▶ **What to produce**: Summarize the text about SR 257 in two sentences.

SR 257 begins at the intersection of SR 902 and SR 924 (Briery Branch Road) within George Washington National Forest west of Briery Branch. The state highway heads northeast as two-lane undivided Briery Branch Road, which crosses Hone Quarry Run and follows Briery Branch east through its gap in Narrow Back Mountain. SR 257 veers away from the creek, exits the national forest, and enters the Shenandoah Valley. The state highway heads southeast to the community of Briery Branch, where the highway has a pair of right-angle turns at disjoint sections of SR 731, which heads south as Community Center Road and north as Daniel Cupp Road. SR 257 continues east to Ottobine, where the highway turns southeast at its four-way intersection with SR 613 (Clover Hill Road) and SR 742 (Waggys Creek Road). The state highway continues as Ottobine Road, which passes to the south of Paul State Forest. SR 257 passes through the village of Montezuma and crosses the Dry River.

▶ **Extracted entries**:

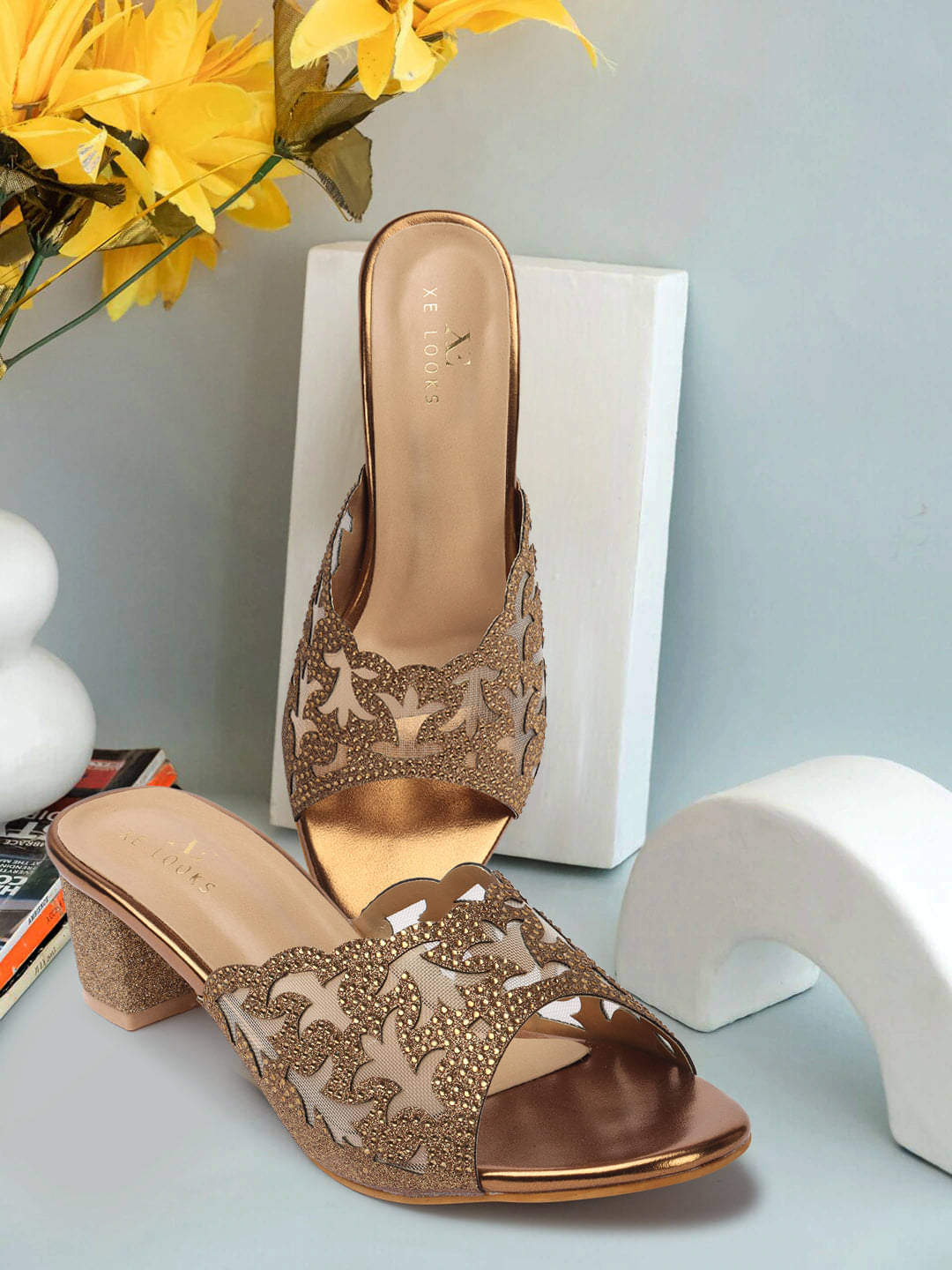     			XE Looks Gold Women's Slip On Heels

...

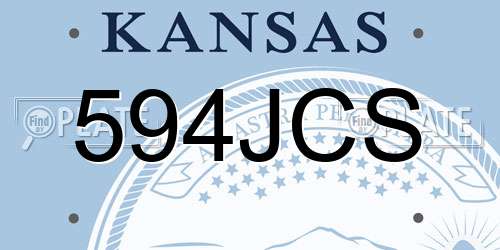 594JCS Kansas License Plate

▶ **Result of this task**: SR 257 begins at SR 902 and SR 924 inside George Washington National Forest and follows Briery Branch east through a gap in Narrow Back Mountain before leaving the forest and entering the Shenandoah Valley. It then passes through the communities of Briery Branch and Ottobine, continues as Ottobine Road south of Paul State Forest, and goes through Montezuma before crossing the Dry River.